The power runs a four-phase orchestrated workflow with confirmation gates between each phase:

  1. Detect & plan — inspect manifest, classify the stack, pick a single integration pattern, propose a plan.
  2. Scraping playbook — pick the right Bright Data API and CSS selectors, decide pagination strategy.
  3. Integrate — fill the right code template, write generated files (with a confirmation gate before any file is written), update .env.example and README.md.
  4. MCP & verify — wire the Bright Data MCP server, run the smoke test, write a README wrap-up.

Files added

  • brightdata-scrape/POWER.md — frontmatter (name, displayName, description, 28 keywords, author) + onboarding (3 steps: token, env-var/hardcoded config, optional Unlocker zone) + pointer to the orchestrator.
  • brightdata-scrape/mcp.json — wires https://mcp.brightdata.com/mcp?token=${BRIGHTDATA_API_KEY} as an HTTP MCP server (matches the Datadog power's transport shape).
  • brightdata-scrape/steering/scrape-workflow.md — orchestrator, always loaded.
  • brightdata-scrape/steering/phase{1..4}-*.md — the four phase steering files, loaded on demand via readSteering (matches the AWS Amplify power's pattern).
  • brightdata-scrape/templates/{module,route,tool,fallback}/ — 22 canonical code templates with {{TARGET_NAME}} / {{TARGET_URL}} / {{SELECTORS}} placeholders the orchestrator fills at runtime.
  • README.md — power entry inserted alphabetically (between aws-transform and cloud-architect).

MCP Server

Single remote HTTP server: brightdata (https://mcp.brightdata.com/mcp). API token is read from the BRIGHTDATA_API_KEY environment variable; users can also hardcode it in ~/.kiro/settings/mcp.json for global availability across projects.

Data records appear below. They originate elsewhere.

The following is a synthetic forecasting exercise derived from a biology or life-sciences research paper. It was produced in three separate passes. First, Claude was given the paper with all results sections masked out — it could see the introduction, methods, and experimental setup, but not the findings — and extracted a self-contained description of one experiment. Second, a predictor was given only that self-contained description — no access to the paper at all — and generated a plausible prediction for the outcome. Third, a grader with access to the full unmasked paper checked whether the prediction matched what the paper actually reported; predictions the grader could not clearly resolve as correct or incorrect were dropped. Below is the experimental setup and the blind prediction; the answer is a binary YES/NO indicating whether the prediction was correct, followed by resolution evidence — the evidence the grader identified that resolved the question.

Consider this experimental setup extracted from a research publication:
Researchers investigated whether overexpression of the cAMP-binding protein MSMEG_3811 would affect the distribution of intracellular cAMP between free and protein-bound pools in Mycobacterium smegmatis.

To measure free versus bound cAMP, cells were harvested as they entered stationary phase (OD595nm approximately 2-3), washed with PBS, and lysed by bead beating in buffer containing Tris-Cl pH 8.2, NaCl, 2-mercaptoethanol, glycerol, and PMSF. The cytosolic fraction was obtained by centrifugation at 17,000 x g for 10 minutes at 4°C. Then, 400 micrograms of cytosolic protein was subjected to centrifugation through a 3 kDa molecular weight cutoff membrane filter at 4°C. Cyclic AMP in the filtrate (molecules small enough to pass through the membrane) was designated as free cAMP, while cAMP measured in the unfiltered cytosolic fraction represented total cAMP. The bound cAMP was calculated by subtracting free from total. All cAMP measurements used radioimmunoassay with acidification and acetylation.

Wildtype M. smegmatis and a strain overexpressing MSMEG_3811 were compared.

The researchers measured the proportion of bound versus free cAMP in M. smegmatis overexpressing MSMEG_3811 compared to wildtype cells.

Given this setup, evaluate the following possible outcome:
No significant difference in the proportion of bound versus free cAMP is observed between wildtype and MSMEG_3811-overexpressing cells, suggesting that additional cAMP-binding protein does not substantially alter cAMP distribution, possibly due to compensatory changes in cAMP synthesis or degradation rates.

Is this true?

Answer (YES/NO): NO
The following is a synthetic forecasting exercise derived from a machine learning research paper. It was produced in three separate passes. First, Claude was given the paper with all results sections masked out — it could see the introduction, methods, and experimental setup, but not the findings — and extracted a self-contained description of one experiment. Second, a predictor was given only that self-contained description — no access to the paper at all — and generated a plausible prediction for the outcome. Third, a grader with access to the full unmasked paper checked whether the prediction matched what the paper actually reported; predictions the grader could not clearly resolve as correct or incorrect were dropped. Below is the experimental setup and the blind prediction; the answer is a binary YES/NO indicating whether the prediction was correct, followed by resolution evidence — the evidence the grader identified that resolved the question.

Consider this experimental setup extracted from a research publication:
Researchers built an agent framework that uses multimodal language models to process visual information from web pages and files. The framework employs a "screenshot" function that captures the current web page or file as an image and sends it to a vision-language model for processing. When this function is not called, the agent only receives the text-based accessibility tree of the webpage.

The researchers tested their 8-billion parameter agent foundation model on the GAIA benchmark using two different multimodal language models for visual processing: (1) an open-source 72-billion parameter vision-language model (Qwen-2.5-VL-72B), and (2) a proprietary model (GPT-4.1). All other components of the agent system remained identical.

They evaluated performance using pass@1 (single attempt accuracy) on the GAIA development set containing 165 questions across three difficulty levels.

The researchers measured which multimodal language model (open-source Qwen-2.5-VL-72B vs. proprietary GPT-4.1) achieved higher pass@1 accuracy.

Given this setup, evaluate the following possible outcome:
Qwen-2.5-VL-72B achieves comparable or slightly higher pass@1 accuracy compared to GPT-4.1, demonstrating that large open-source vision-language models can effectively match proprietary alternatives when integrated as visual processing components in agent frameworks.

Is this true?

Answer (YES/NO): YES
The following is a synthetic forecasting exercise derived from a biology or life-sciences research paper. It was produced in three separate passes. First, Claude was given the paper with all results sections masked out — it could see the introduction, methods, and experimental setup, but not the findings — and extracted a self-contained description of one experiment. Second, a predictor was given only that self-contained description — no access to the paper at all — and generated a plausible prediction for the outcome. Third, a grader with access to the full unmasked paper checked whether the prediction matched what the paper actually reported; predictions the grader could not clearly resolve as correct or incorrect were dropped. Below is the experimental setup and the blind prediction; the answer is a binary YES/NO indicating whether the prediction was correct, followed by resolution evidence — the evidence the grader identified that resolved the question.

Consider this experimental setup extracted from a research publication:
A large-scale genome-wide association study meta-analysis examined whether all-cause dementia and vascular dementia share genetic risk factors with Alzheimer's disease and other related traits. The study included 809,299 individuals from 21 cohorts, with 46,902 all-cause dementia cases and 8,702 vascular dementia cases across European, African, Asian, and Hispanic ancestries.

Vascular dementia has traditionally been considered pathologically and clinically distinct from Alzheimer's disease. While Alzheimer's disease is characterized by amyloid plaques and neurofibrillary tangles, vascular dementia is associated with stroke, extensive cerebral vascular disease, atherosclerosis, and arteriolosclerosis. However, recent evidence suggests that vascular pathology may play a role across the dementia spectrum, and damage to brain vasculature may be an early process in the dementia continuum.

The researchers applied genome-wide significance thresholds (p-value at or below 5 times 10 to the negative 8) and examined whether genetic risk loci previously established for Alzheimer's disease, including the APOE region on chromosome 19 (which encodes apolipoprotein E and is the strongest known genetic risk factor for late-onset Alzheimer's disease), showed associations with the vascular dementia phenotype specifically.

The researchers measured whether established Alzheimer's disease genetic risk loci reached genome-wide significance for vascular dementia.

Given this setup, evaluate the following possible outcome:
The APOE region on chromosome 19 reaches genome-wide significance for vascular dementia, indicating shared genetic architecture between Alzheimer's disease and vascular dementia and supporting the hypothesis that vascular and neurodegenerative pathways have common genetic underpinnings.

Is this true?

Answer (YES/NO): YES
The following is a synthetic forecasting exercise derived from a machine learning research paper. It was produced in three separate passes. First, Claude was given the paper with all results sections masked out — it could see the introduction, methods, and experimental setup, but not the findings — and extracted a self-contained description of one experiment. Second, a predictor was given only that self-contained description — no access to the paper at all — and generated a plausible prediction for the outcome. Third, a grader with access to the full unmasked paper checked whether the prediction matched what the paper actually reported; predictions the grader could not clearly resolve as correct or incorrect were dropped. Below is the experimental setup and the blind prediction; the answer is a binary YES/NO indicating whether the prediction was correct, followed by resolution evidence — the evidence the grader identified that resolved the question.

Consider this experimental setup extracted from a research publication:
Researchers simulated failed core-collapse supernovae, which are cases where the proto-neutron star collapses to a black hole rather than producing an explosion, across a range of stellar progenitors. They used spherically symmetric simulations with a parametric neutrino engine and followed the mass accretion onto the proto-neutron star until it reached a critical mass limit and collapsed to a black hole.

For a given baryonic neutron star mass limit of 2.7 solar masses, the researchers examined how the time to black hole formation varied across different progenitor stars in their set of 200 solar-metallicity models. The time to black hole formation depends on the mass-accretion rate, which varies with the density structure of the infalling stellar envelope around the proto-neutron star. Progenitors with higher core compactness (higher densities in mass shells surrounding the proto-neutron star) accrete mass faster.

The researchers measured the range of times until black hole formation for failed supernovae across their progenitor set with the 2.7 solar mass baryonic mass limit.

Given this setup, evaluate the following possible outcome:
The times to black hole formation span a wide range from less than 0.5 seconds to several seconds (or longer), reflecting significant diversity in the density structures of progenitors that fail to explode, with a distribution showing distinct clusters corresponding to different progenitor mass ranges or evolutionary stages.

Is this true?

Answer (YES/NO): NO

The Bright Data MCP server is free for up to 5,000 requests per month including the 60+ Pro tools. Users can append &pro=1 or &groups=social,ecommerce to the URL to selectively enable Pro tool groups (LinkedIn, Instagram, Amazon structured-data extractors, browser automation, etc.).

Activation keywords

scrape, scraping, scraper, crawl, crawler, web-data, extract, extract-data, competitor, pricing-monitor, lead-generation, amazon, linkedin, instagram, tiktok, youtube, serp, google-search, search-engine, brightdata, bright-data, web-unlocker, browser-api, captcha, bot-detection, pagination, agent-tools, mcp.

Testing

  • Power structure validated against repo conventions: frontmatter shape matches the upstream powers; steering files use the on-demand readSteering pattern (same as aws-amplify); mcp.json uses the type: http shape (same as datadog).
  • Each Python template validated with ast.parse after placeholder substitution.
  • Each TypeScript template validated by string-presence checks for the expected exports/imports.
  • Cross-template consistency verified: route and tool templates all import scrape{{TARGET_NAME}} (TS) / scrape_{{TARGET_NAME}} (Python) — the symbol the module templates export.
  • Walked through the four phases end-to-end against scratch project fixtures (greenfield + Next.js App Router) before submission.

Notes

The power is published from github.com/brightdata/powers where the full design spec, implementation plan, and validation harness live alongside the power source. This PR ports the power directory verbatim into the upstream registry.

Adds a Kiro power that detects a project's stack and adds production-ready
web scraping in the right shape — a reusable module, an API route, or an
agent tool — backed by Bright Data's Web Unlocker, SERP API, Web Scraper
API, and Browser API. Also wires the Bright Data MCP server into the
project so any AI agent that runs against the project (Claude Code,
Cursor, Cline, Kiro itself) gains live web tools.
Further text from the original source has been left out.